## What to do
Write out the mailing-list post on R-390A IF gain setting below in full, word for word.

** Start Page extract **

[R-390] R-390A IF gain setting and S/N measurement

Charles Steinmetz csteinmetz at yandex.com
Wed Jun 22 22:17:55 EDT 2016


Larry wrote:

> When reducing the IF gain in AGC mode to produce good quieting on weak signals, I noticed that the S/N measurement in MGC mode improved.  I still do not know why this is happening because the IF gain adjust is way past any point where it should affect the real S/N in MGC mode.

That is exactly Roger's point about the "book" setting of the IF gain 
control.  It is high enough that the RF stages do not clearly dominate 
the noise figure when the receiver gain is wide open.  Thus, reducing 
the IF gain actually does improve the overall S/N.

HOWEVER, see below and my previous message re: atmospheric noise.  For 
the reasons given, you DO NOT want to reduce the IF gain too much or you 
will lose DR on strong signals without any gain, in practice, with 
respect to weak signals.

This gets complex, because the 390/390A has more gain-controlled stages 
than many boatanchors and also has staged AGC ("delayed AGC"), where 
some stages get a fair amount of gain reduction before other stages get 
any at all.  So, the stage-by-stage gain distribution changes in a 
complex way with both manual and automatic gain reduction, by design.

** End Page extract **
** Start Dataset content **

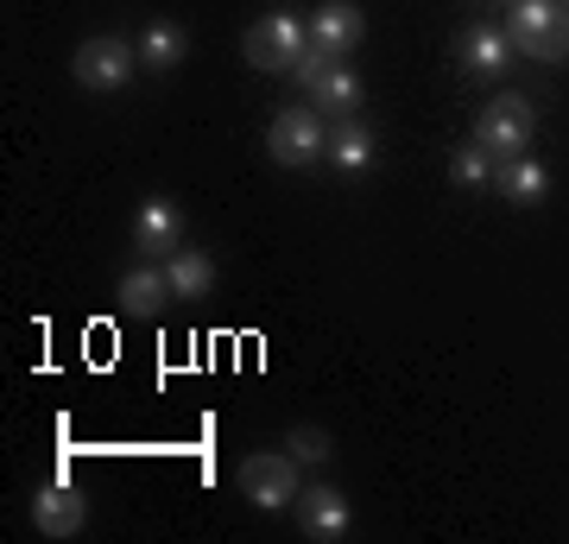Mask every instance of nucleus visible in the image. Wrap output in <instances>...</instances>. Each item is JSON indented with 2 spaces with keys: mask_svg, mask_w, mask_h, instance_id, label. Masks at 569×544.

** End Dataset content **
** Start Dataset content **

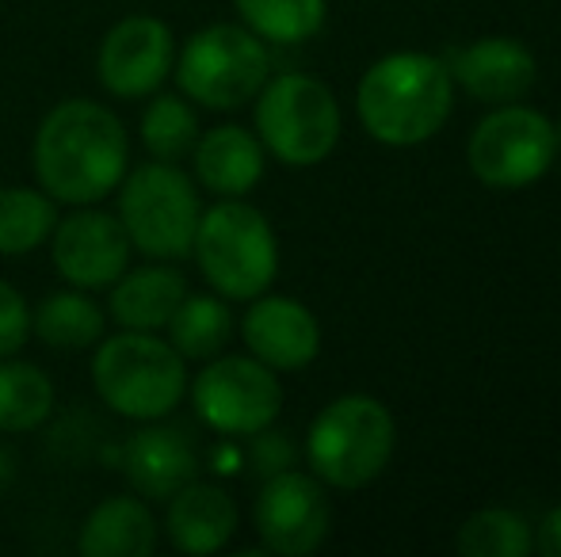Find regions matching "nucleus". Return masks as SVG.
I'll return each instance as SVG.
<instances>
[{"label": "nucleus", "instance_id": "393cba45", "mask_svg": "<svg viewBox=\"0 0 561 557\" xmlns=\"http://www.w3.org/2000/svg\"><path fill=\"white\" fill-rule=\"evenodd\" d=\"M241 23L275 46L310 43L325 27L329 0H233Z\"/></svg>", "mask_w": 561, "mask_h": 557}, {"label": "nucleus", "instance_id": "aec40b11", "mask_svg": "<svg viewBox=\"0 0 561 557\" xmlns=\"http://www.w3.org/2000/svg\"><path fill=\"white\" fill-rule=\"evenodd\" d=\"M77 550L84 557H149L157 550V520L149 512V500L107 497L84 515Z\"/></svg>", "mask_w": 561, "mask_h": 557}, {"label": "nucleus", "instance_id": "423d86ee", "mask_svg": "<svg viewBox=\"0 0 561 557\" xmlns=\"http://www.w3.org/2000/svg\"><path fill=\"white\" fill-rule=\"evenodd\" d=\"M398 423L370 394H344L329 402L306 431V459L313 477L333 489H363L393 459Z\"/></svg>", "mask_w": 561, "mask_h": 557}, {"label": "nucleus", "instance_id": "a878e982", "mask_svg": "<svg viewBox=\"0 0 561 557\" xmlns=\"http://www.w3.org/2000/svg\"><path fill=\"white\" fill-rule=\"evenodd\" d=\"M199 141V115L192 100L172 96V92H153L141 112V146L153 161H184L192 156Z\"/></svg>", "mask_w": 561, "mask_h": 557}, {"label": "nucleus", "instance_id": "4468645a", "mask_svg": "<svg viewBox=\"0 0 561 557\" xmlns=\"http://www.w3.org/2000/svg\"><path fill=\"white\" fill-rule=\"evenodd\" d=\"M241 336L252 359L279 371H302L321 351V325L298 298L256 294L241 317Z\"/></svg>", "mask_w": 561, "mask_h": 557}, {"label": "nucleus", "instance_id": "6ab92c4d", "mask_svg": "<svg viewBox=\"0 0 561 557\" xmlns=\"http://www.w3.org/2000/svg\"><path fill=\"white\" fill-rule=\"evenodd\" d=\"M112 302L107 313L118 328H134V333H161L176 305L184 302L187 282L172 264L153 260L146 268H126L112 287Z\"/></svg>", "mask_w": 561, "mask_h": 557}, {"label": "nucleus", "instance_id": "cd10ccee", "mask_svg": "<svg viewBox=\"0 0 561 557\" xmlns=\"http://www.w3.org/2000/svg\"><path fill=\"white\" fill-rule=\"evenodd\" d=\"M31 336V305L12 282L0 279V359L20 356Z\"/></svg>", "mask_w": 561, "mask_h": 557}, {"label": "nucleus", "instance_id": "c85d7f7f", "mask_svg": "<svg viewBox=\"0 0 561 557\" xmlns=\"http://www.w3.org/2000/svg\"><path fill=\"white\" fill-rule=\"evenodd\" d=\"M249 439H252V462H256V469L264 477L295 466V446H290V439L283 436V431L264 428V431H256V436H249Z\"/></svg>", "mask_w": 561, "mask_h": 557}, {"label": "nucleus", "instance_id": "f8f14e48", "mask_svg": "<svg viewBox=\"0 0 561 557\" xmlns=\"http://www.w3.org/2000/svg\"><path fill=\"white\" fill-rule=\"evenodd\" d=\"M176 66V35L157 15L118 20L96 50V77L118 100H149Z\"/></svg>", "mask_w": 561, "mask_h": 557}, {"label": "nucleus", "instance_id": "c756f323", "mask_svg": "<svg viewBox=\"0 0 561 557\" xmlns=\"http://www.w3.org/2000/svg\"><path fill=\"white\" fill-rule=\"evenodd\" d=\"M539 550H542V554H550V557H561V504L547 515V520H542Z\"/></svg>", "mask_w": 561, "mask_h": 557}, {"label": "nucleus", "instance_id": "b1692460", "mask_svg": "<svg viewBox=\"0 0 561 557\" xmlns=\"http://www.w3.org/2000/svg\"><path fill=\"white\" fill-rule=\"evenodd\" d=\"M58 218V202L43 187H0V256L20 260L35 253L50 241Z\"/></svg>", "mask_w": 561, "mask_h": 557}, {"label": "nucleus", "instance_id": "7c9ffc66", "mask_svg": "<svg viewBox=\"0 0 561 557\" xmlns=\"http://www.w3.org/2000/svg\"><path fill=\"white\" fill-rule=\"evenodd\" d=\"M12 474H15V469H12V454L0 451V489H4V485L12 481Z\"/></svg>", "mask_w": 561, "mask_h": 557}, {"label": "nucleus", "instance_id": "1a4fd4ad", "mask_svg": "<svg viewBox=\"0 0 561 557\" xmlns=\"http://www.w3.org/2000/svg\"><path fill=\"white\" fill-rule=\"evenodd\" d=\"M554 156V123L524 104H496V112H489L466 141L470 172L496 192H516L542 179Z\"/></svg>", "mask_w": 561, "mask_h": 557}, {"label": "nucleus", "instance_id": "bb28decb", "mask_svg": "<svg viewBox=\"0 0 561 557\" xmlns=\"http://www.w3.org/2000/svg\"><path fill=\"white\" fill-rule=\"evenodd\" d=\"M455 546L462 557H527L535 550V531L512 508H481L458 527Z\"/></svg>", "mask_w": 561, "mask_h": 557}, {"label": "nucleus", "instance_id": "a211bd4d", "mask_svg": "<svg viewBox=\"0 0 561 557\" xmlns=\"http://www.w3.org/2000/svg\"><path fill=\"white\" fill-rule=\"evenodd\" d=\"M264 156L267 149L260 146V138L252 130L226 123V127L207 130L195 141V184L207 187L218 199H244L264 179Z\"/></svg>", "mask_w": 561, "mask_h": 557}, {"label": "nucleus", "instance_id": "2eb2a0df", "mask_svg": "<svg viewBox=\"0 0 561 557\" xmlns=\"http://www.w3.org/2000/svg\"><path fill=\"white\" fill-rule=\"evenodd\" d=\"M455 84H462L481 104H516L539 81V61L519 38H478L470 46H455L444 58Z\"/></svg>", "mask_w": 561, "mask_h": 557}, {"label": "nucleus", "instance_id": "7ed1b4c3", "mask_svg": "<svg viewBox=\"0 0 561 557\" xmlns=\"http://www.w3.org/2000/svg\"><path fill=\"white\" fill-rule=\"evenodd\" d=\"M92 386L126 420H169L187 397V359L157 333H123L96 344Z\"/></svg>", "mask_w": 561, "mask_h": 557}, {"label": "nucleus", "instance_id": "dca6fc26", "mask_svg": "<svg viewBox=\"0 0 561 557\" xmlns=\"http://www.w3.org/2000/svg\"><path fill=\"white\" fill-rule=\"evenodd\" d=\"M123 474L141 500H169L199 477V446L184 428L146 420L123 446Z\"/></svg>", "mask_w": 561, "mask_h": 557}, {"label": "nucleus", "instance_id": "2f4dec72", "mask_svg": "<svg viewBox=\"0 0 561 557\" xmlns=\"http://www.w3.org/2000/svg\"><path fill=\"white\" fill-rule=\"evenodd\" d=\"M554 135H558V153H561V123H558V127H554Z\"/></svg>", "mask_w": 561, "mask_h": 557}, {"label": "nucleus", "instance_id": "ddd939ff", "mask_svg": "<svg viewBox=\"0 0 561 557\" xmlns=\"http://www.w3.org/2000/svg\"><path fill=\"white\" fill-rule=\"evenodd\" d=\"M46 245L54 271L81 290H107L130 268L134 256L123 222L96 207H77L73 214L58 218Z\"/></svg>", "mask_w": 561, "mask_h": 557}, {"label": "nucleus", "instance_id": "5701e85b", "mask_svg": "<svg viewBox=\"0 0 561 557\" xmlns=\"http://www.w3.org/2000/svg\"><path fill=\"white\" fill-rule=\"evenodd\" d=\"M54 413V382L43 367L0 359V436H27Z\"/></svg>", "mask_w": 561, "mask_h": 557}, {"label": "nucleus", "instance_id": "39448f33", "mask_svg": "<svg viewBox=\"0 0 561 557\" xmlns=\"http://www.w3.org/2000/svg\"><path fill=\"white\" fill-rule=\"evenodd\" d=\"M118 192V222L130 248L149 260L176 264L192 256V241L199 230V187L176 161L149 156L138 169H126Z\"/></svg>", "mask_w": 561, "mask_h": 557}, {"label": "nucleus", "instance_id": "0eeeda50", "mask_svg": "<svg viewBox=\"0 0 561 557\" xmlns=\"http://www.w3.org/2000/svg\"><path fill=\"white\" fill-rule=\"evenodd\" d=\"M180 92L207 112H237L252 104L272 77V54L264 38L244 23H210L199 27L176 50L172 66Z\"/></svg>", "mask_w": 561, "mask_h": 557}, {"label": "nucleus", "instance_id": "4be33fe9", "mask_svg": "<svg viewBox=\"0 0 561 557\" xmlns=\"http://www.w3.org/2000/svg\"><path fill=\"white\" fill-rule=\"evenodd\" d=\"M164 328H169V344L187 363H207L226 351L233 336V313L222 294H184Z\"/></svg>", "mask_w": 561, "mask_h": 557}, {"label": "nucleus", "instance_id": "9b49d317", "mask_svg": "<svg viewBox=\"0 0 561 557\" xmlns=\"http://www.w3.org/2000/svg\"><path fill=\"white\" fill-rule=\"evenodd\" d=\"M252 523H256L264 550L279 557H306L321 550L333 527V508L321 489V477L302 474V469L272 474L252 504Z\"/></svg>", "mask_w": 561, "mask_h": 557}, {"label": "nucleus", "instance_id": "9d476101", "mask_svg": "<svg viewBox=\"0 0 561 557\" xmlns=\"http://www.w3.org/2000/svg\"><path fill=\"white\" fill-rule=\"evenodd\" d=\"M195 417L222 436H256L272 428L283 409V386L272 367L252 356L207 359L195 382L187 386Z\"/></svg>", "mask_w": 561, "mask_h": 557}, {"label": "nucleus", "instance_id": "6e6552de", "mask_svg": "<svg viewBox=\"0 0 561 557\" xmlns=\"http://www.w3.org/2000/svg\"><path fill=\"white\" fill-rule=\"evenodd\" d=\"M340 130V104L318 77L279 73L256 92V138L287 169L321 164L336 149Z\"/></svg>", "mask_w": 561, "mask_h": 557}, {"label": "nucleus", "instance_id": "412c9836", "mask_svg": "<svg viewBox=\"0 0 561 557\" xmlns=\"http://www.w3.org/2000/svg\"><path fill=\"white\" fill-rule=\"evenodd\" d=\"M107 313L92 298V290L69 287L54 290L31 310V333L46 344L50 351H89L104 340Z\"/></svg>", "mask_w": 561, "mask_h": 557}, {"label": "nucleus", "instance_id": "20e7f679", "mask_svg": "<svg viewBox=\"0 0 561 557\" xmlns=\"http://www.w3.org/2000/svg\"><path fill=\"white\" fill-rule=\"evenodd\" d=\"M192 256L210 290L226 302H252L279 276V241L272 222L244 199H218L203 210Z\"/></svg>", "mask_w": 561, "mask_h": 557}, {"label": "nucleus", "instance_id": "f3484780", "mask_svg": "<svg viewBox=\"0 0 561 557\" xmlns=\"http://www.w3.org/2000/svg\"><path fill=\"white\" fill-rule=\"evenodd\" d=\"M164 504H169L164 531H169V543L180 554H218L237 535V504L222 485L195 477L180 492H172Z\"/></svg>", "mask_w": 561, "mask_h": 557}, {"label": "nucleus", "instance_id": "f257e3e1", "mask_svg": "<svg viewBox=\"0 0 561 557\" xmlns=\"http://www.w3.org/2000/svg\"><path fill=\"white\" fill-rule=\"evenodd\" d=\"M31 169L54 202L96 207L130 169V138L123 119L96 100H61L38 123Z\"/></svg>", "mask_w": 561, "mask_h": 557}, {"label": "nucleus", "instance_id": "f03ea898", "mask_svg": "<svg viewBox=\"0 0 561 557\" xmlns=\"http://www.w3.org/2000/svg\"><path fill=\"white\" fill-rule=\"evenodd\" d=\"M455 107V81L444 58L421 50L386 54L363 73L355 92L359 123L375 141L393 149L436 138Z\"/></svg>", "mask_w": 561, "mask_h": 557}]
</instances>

** End Dataset content **

## Solution to this task
[R-390] R-390A IF gain setting and S/N measurement

Charles Steinmetz csteinmetz at yandex.com
Wed Jun 22 22:17:55 EDT 2016


Larry wrote:

> When reducing the IF gain in AGC mode to produce good quieting on weak signals, I noticed that the S/N measurement in MGC mode improved.  I still do not know why this is happening because the IF gain adjust is way past any point where it should affect the real S/N in MGC mode.

That is exactly Roger's point about the "book" setting of the IF gain 
control.  It is high enough that the RF stages do not clearly dominate 
the noise figure when the receiver gain is wide open.  Thus, reducing 
the IF gain actually does improve the overall S/N.

HOWEVER, see below and my previous message re: atmospheric noise.  For 
the reasons given, you DO NOT want to reduce the IF gain too much or you 
will lose DR on strong signals without any gain, in practice, with 
respect to weak signals.

This gets complex, because the 390/390A has more gain-controlled stages 
than many boatanchors and also has staged AGC ("delayed AGC"), where 
some stages get a fair amount of gain reduction before other stages get 
any at all.  So, the stage-by-stage gain distribution changes in a 
complex way with both manual and automatic gain reduction, by design.